### Recorded information
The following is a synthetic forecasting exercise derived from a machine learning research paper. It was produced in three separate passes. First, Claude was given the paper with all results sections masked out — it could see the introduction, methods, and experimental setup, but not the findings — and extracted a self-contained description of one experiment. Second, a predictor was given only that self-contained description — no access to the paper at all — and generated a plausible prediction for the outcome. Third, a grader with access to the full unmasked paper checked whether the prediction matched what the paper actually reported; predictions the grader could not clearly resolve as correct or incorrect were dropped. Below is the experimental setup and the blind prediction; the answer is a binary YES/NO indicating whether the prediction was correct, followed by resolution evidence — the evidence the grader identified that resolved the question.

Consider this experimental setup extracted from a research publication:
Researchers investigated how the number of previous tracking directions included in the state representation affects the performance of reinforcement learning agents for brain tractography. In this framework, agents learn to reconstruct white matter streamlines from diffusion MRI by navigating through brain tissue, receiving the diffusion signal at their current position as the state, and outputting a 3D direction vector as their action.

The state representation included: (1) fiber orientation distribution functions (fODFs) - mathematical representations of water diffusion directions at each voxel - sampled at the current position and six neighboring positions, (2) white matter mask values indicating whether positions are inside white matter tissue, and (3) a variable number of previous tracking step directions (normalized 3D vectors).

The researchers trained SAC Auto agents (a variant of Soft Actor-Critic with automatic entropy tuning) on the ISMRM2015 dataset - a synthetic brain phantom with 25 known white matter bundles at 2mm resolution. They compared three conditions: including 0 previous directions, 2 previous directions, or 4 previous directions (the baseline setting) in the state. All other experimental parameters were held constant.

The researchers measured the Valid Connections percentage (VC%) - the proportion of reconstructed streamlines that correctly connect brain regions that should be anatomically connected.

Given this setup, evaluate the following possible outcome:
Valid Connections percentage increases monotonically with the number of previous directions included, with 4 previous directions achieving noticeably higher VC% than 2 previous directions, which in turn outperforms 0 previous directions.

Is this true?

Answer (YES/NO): NO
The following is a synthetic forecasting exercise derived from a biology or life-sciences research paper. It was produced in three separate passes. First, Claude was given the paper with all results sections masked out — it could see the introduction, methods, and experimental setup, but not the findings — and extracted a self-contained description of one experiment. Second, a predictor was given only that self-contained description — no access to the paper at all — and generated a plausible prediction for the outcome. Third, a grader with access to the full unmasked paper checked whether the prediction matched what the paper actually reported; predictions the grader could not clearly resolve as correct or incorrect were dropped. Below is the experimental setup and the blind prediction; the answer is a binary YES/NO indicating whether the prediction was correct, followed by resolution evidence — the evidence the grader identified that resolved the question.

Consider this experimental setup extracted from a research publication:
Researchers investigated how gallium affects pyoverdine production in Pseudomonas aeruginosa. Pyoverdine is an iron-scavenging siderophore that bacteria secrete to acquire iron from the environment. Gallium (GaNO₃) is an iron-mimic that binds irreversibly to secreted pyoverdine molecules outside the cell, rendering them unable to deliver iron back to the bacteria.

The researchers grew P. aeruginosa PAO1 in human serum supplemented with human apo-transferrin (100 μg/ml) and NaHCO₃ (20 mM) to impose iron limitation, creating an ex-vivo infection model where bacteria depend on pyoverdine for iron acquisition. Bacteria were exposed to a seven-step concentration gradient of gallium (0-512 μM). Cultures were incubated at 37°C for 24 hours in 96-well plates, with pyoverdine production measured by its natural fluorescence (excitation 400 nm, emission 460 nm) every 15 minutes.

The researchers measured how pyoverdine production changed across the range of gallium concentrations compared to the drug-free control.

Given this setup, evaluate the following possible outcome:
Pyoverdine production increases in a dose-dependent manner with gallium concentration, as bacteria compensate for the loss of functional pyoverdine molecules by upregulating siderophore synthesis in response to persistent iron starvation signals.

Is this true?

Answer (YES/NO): NO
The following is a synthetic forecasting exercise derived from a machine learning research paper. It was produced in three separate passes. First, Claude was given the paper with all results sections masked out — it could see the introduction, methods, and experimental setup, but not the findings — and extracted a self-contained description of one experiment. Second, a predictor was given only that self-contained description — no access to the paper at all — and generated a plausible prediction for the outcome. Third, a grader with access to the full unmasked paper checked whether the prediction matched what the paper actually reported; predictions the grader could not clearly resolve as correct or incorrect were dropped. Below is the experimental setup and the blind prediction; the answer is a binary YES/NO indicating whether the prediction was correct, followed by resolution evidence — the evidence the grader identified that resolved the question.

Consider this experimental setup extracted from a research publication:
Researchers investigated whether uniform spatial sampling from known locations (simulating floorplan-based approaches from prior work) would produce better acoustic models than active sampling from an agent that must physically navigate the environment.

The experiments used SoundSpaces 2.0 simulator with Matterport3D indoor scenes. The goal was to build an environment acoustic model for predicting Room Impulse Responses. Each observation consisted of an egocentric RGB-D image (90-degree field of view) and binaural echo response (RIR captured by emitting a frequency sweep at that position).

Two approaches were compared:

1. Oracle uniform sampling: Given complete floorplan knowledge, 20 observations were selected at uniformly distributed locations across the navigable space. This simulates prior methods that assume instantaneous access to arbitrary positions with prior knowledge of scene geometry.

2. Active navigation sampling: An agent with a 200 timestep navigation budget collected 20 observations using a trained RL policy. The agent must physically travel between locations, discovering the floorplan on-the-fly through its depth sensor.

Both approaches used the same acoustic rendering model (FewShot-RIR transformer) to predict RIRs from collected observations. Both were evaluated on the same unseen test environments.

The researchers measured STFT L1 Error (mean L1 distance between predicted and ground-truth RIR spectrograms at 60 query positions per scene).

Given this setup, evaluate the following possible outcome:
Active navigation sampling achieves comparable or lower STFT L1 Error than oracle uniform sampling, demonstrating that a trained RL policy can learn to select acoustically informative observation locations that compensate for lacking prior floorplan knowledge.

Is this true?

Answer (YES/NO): YES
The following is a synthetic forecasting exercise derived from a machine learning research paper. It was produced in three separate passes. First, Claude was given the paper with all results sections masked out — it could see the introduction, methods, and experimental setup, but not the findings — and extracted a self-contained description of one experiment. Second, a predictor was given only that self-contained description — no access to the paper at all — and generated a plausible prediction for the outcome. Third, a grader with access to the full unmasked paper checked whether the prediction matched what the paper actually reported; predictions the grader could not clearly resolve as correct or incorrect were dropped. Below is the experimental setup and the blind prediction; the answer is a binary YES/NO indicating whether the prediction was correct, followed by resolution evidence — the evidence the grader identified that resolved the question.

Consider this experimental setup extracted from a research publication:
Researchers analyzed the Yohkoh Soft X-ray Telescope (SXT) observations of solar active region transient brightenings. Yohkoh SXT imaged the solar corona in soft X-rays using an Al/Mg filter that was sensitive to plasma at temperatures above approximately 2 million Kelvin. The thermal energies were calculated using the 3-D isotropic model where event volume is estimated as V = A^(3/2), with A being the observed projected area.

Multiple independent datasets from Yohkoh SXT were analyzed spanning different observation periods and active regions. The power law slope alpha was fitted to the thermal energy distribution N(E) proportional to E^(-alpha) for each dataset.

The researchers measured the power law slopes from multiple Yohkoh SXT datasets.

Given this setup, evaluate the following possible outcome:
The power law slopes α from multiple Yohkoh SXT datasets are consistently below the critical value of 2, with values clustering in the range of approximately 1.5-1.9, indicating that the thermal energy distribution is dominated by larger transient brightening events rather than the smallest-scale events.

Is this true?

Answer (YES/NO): NO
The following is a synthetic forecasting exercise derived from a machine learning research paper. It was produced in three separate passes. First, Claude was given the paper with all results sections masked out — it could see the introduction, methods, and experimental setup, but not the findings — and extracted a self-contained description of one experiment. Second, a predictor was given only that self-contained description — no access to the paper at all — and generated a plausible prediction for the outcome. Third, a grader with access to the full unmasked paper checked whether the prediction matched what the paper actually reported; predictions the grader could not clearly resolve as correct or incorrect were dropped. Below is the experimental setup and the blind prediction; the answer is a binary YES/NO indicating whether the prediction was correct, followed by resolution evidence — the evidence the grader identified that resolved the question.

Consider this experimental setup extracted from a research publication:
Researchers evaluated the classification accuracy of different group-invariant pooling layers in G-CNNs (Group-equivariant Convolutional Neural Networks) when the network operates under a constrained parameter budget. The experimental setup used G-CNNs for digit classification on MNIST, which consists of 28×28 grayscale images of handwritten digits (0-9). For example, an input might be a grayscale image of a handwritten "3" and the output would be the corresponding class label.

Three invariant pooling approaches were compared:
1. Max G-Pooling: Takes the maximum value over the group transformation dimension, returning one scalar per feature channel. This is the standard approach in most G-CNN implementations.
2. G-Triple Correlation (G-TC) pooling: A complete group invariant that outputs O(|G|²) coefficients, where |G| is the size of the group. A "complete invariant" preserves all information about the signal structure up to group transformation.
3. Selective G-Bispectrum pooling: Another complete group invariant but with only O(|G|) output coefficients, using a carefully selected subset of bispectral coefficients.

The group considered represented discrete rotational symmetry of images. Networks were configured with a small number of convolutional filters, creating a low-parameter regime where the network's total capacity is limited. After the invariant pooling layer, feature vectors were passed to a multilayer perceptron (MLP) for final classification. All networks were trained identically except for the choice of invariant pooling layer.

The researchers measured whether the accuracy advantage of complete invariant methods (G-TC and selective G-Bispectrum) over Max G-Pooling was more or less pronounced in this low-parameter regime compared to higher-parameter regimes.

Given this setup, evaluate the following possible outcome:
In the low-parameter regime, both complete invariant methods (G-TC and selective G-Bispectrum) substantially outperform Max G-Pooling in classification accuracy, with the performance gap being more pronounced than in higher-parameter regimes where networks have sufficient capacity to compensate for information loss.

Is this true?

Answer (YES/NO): YES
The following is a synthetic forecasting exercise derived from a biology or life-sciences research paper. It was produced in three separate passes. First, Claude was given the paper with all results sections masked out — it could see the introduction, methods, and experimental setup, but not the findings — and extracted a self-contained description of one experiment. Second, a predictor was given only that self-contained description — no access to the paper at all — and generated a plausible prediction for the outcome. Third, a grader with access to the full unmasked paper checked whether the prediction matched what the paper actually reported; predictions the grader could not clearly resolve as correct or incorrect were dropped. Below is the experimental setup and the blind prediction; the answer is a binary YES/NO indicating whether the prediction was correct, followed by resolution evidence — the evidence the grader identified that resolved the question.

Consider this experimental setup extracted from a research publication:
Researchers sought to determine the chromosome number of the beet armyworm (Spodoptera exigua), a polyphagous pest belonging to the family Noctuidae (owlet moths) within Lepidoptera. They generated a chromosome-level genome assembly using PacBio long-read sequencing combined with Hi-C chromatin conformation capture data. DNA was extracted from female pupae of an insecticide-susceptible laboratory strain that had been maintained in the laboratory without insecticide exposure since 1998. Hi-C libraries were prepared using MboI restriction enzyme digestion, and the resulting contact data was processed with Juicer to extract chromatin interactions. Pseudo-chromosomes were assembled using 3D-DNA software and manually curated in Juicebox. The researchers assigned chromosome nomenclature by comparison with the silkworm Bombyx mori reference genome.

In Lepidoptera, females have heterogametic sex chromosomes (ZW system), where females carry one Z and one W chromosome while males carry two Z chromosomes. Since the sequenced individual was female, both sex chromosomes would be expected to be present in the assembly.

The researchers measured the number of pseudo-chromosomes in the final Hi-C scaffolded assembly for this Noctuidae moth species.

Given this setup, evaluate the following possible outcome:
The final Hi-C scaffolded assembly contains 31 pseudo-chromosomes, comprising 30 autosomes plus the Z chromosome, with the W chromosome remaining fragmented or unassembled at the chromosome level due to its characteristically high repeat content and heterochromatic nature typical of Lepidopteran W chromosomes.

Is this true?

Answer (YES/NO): NO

### Requirement
Your answer must consist solely of the lines above between the line holding "Multiple independent datasets" and the line holding "Researchers evaluated the", inclusive, copied exactly.

### Answer to this exercise
Multiple independent datasets from Yohkoh SXT were analyzed spanning different observation periods and active regions. The power law slope alpha was fitted to the thermal energy distribution N(E) proportional to E^(-alpha) for each dataset.

The researchers measured the power law slopes from multiple Yohkoh SXT datasets.

Given this setup, evaluate the following possible outcome:
The power law slopes α from multiple Yohkoh SXT datasets are consistently below the critical value of 2, with values clustering in the range of approximately 1.5-1.9, indicating that the thermal energy distribution is dominated by larger transient brightening events rather than the smallest-scale events.

Is this true?

Answer (YES/NO): NO
The following is a synthetic forecasting exercise derived from a machine learning research paper. It was produced in three separate passes. First, Claude was given the paper with all results sections masked out — it could see the introduction, methods, and experimental setup, but not the findings — and extracted a self-contained description of one experiment. Second, a predictor was given only that self-contained description — no access to the paper at all — and generated a plausible prediction for the outcome. Third, a grader with access to the full unmasked paper checked whether the prediction matched what the paper actually reported; predictions the grader could not clearly resolve as correct or incorrect were dropped. Below is the experimental setup and the blind prediction; the answer is a binary YES/NO indicating whether the prediction was correct, followed by resolution evidence — the evidence the grader identified that resolved the question.

Consider this experimental setup extracted from a research publication:
Researchers evaluated the classification accuracy of different group-invariant pooling layers in G-CNNs (Group-equivariant Convolutional Neural Networks) when the network operates under a constrained parameter budget. The experimental setup used G-CNNs for digit classification on MNIST, which consists of 28×28 grayscale images of handwritten digits (0-9). For example, an input might be a grayscale image of a handwritten "3" and the output would be the corresponding class label.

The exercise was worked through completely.